Signet’s revenue was also a strong point in the period, surging to $1.40 billion, which was an improvement compared to the $1.37 billion from the year-ago period, also topping $1.33 billion that Wall Street’s consensus estimate called for, per FactSet.
Same-store sales surged 1.4% over the three months, which can be attributed to the company’s growing e-commerce business, as well as Mother’s Day sales and improvements in its marketing and bridal promotions.
Signet recently announced that it will acquire another major player in the jewelry business in R2Net, which owns JamesAllen.com. The move will help boost its digital capabilities. E-commerce sales surged 18.1% to $82.2 million.

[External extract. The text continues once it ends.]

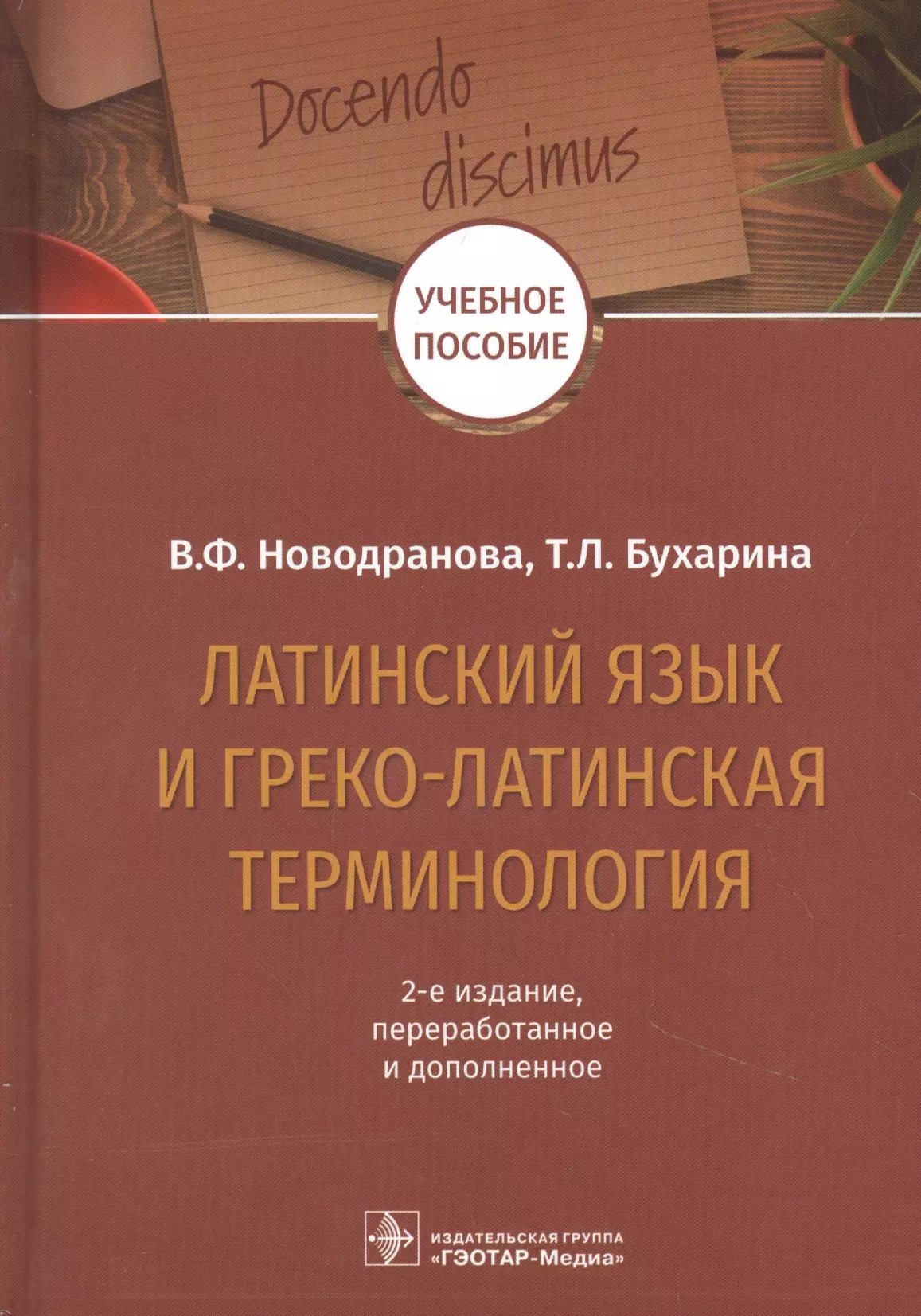 Латинский язык и греко-латинская терминология: учебное пособие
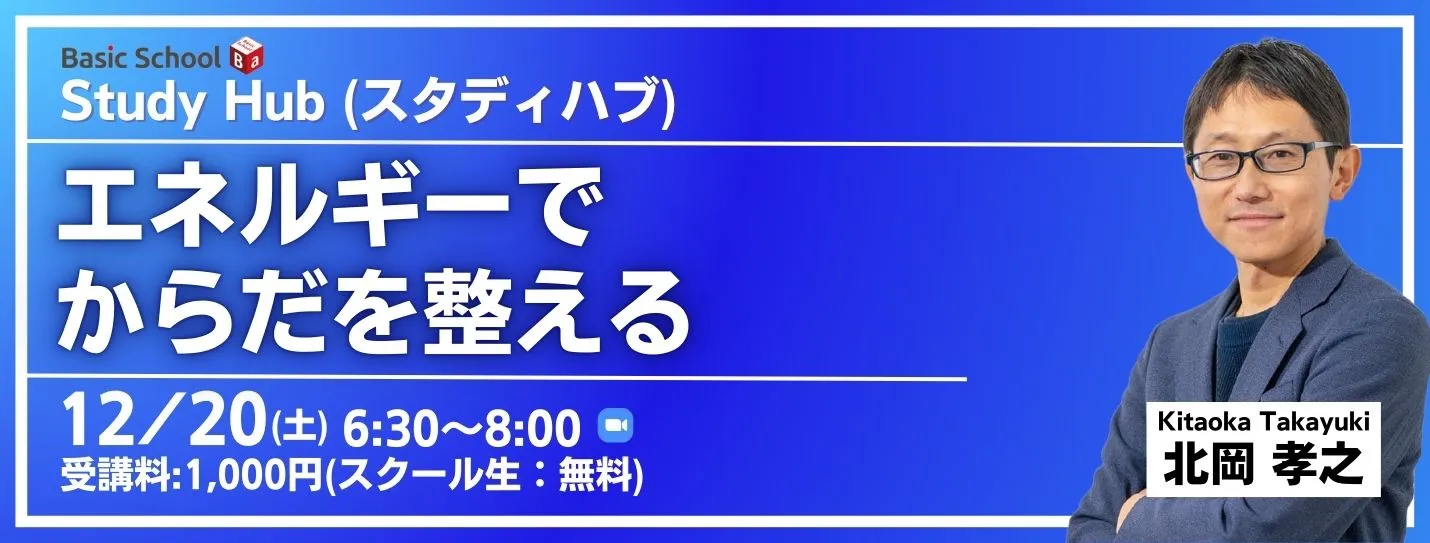 スタディハブ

“We believe SIG’s Q2 results restores confidence in the company’s leading positioning in jewelry industry and management’s ability to manage the business well in this volatile environment,” said RBC’s Brian Tunick and Bilun Boyne.
For the fiscal year, Signet expects same-store sales to decline by a low-to-mid-single digit percentage, while earnings are slated to be between $7 and $7.40 per share. Analysts polled by FactSet expect same-store sales to fall 4.8%, while calling for earnings of $6.68.
SIG stock surged 3.5% Friday, as well as an additional 1.8% after the bell.